#### [PASSAGE TO READ]
════════════════════

And Lamott concludes with these lines: “It is the worst thing on earth, this truth about how little truth we know. I hate and resent it. And yet it is where new life rises from.”
So how might that new life arise? Maybe part of it could come from being less certain about everything, to give some breathing room in our opinions. Maybe it could be about listening more than talking, and about stretching the bubble of who we relate to.
In doing so, we’re benefitting our bodies as well as our souls. According to many research studies, there’s an enormous physical burden to being hurt and upset. Chronic anger puts us into fight-or-flight mode, which has negative effects on heart rate, blood pressure, and the immune response. It increases our risk of depression, heart disease, diabetes, and other conditions.
The good news is that forgiveness has health benefits too. But how does one forgive, especially someone who shows no remorse? Here’s where scientific research jells with ancient wisdom such as Jesus and the Buddha gave.
One is that forgiveness is an active process. It’s a conscious decision to let go of negative feelings, whether or not the other person responds as you would wish. But it doesn’t mean forgive and forget, or that we shouldn’t seek justice or restitution if appropriate. Instead it means trying to see the other person’s viewpoint and the experiences that have shaped them.
That’s the heart of restorative justice, which is a movement near and dear to Dorothy and John Whiston in particular. I remember a documentary that Dorothy showed at New Song last year, in which the mother and daughter of a woman who was murdered met with the man who had committed the crime. It was profoundly moving to see the restorative justice process unfold, how the women were given insights into the life of the murderer, and he into theirs. Sitting in a room together in the prison, the women shared their hurt and anger and their desire to move beyond pain. The man told them about the crushing weight of guilt he felt and his own abusive childhood. There was forgiveness in that room, but also justice, because the two are not exclusionary. The documentary showed that all of these people were children of God whose conversations took place in the light of grace.

════════════════════

#### [SUPPLIED RECORDS]
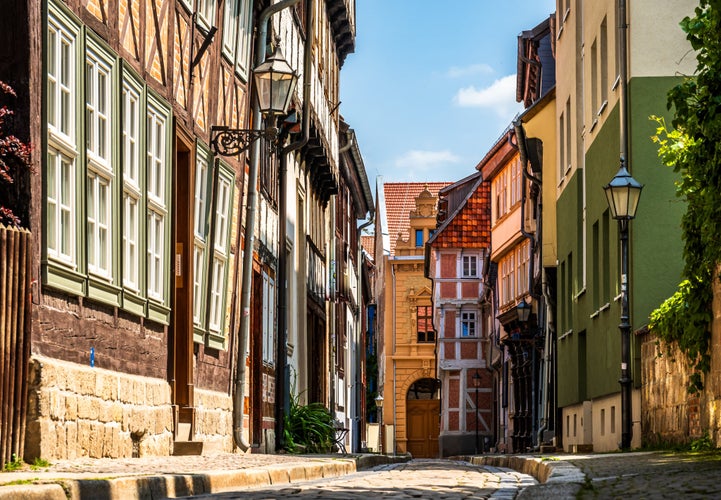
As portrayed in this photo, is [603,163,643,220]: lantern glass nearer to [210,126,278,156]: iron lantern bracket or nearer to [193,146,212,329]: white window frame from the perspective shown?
[210,126,278,156]: iron lantern bracket

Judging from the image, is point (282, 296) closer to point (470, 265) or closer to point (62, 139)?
point (62, 139)

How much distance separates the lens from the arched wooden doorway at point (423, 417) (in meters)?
78.3

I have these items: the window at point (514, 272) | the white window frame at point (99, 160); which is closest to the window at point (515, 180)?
the window at point (514, 272)

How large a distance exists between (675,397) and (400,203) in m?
73.5

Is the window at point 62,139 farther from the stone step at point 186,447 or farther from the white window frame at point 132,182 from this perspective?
the stone step at point 186,447

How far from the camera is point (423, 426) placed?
79438mm

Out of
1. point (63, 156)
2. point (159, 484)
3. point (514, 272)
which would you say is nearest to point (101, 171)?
point (63, 156)

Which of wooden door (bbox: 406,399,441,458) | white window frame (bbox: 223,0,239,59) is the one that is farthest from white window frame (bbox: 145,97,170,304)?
wooden door (bbox: 406,399,441,458)

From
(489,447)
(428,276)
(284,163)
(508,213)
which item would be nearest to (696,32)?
(284,163)

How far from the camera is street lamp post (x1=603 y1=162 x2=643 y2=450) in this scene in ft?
61.7

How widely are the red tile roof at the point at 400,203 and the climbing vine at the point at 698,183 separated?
6729cm

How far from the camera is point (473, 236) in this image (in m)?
69.8

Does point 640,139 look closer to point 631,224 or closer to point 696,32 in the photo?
point 631,224

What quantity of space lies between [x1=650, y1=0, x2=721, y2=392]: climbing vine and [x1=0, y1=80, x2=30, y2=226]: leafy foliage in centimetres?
518
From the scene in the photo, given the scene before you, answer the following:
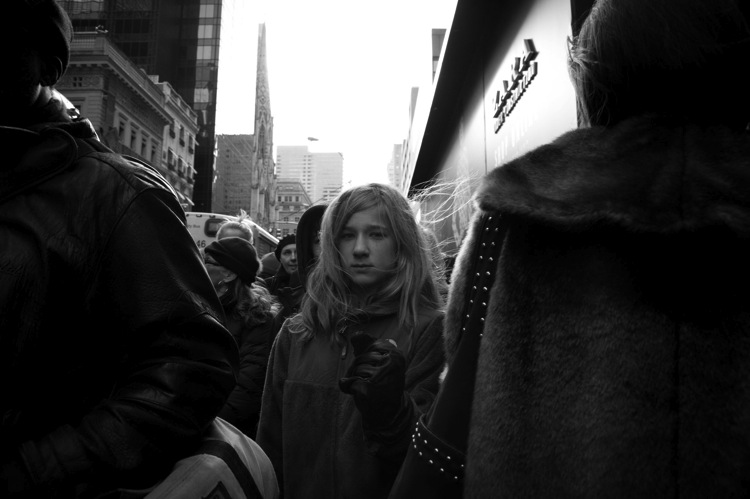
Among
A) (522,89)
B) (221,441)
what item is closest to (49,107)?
(221,441)

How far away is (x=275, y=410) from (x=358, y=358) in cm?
91

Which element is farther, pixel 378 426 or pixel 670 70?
pixel 378 426

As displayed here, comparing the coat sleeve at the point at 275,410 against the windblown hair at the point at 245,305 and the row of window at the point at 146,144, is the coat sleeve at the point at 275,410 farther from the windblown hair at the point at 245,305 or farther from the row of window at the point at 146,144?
the row of window at the point at 146,144

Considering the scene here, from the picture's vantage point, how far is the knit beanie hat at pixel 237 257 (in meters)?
4.10

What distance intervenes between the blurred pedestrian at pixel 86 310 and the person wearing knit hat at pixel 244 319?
2.18 m

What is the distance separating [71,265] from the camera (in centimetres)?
124

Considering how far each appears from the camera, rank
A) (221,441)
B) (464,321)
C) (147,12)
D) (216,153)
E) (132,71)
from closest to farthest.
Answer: (464,321), (221,441), (132,71), (147,12), (216,153)

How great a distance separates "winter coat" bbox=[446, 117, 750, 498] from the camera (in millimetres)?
909

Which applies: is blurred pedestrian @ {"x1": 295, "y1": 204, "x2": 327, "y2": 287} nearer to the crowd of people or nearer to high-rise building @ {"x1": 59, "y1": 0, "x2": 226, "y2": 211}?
the crowd of people

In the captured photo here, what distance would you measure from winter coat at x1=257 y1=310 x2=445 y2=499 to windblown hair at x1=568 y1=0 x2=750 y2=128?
1.15m

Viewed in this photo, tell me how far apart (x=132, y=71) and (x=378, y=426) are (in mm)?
43992

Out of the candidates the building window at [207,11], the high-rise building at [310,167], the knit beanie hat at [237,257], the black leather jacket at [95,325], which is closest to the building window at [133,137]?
the building window at [207,11]

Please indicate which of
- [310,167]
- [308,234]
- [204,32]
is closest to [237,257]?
[308,234]

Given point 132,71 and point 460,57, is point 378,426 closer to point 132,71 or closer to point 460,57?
point 460,57
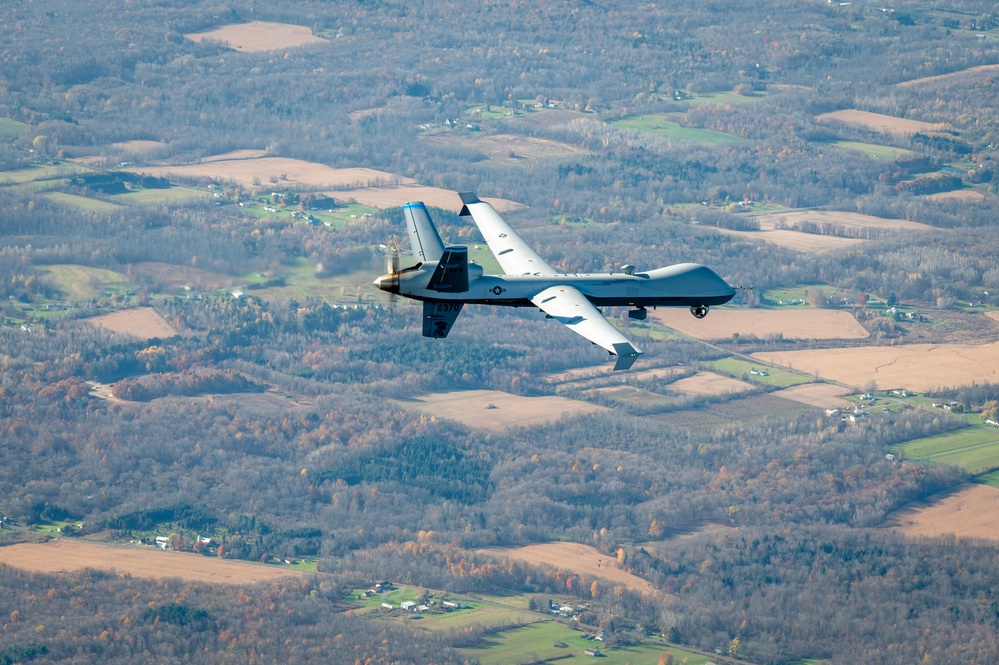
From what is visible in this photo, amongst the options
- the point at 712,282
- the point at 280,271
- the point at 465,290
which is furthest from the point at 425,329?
the point at 280,271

════════════════════

#### [ASSIGNMENT]
Condense the paragraph of the forgiveness text that begins "In doing so, we’re benefitting our bodies" into a short bulleted list that keeps its main facts.

#### [RESPONSE TO THIS TASK]
- Doing so benefits both body and soul.
- Many research studies find that being hurt and upset carries an enormous physical burden.
- Chronic anger triggers fight-or-flight mode, which harms heart rate, blood pressure, and the immune response.
- It raises the risk of depression, heart disease, diabetes, and other conditions.